Obsidian taught a generation how to think in links. But the skill — linked thinking, atomic notes, emergent structure — has outlived the tool. The LLM is your new linking engine.

Obsidian PKM AI-Augmented Work
Layered note cards and a connected graph illustrate skill-first knowledge systems.

Obsidian didn't just popularize zettelkasten — it taught a generation how to think in links.

The graph view, the backlinks, the daily notes, the emergent structure from atomic ideas — these weren't just features. They were training wheels for a new way of thinking. Linked thinking. Connection-first knowledge work.

But here's the thing: you don't need Obsidian anymore.

Not because the tool is bad. Because what it taught you is now embedded in how you work. And the LLM is your new linking engine.

What Obsidian Taught Us

Before Obsidian, most people took notes like they organized files: nested folders, hierarchical categories, one big document per topic.

Obsidian showed a different model:

  • Linked thinking: Notes connect to other notes. Ideas emerge from connections, not categories.
  • Atomic notes: One idea per note. Clear titles. No giant documents that mix everything.
  • Zettelkasten: Not a filing system, a thinking system. You don't file — you link, and structure emerges.
  • Backlinks: Every note shows what links to it. You don't just find notes; you find relationships.

The graph view was the visualization of something deeper. People got addicted to watching their knowledge base grow into a web.

This was the skill. And it's essential.

What AI Changed

Here's what's different now:

You don't need manual backlinks. The LLM can find connections across your entire vault without you explicitly linking. You write about a concept in five places. The LLM reads all five and surfaces the connections when you ask.

You don't need to remember where you wrote something. You ask the LLM to search your knowledge base. It doesn't just search keywords — it reasons over the content, finds related ideas, suggests connections you'd miss.

You don't need to build the graph by hand. The graph emerges from the LLM's understanding. Ask "what connects to this?" and it traces relationships across your entire corpus.

The skill — linked thinking, atomic notes, emergent structure — transfers. The tool — Obsidian — is optional.

Why Openness Matters

This only works if your notes are in a format AI can read.
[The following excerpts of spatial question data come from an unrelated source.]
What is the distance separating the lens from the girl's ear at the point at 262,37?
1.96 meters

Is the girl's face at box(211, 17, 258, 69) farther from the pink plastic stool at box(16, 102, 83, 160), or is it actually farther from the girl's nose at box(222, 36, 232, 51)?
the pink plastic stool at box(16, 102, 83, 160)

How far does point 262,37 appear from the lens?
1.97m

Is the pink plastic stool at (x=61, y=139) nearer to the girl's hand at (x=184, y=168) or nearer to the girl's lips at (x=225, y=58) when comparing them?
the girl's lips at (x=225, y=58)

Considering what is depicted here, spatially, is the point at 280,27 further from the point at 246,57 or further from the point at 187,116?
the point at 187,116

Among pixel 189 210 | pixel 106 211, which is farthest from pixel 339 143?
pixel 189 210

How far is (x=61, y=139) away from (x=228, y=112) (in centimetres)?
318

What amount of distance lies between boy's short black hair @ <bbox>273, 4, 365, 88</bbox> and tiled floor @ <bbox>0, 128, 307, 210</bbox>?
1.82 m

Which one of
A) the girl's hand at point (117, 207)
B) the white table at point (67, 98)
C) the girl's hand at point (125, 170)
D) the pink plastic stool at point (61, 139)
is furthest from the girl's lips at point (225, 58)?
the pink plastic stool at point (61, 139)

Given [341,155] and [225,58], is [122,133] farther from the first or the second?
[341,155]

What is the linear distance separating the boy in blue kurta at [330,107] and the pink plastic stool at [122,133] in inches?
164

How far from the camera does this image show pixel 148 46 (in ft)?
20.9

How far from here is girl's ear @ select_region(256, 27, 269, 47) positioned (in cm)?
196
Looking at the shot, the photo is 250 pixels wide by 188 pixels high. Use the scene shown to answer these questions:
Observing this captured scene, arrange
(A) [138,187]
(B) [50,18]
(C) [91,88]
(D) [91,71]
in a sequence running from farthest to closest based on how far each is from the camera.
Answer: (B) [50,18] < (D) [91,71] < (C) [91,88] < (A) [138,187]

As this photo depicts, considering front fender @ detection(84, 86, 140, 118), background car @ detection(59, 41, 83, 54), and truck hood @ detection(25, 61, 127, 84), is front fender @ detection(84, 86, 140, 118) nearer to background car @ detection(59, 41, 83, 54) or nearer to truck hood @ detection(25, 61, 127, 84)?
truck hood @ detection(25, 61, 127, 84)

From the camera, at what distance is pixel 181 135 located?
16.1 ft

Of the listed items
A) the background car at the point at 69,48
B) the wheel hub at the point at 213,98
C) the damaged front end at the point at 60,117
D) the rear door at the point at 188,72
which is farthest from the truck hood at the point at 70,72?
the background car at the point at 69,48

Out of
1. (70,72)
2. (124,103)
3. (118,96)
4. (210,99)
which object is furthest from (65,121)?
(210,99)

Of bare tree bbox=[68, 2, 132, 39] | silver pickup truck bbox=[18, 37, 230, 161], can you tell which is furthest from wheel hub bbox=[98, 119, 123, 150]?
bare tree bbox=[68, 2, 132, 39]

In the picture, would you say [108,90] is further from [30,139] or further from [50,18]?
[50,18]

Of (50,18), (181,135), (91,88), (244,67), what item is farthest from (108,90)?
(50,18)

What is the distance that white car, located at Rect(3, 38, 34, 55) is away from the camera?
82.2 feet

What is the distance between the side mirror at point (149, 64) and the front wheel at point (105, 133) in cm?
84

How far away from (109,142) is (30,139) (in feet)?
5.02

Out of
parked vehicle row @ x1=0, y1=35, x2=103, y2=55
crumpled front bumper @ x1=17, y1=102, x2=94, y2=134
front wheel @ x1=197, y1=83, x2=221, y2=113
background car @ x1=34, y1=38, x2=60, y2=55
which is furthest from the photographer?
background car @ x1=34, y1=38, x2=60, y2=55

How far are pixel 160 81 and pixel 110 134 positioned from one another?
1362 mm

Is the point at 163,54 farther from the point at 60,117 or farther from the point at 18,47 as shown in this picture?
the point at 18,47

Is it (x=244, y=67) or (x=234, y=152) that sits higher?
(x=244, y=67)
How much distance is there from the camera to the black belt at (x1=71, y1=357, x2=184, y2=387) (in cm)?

Proprietary formats lock you out of AI-native workflows. If your knowledge is trapped in a database that only one app understands, you can't point an LLM at it. You can't ask it to reason over your corpus. You can't get the augmentation.

Markdown is the foundation:

  • Open: Anyone can read it, including AI
  • Readable: No decoding, no export step, just text
  • Portable: Your notes work in any tool, any workflow, any AI
  • AI-native: LLMs are trained on markdown. It's their native language.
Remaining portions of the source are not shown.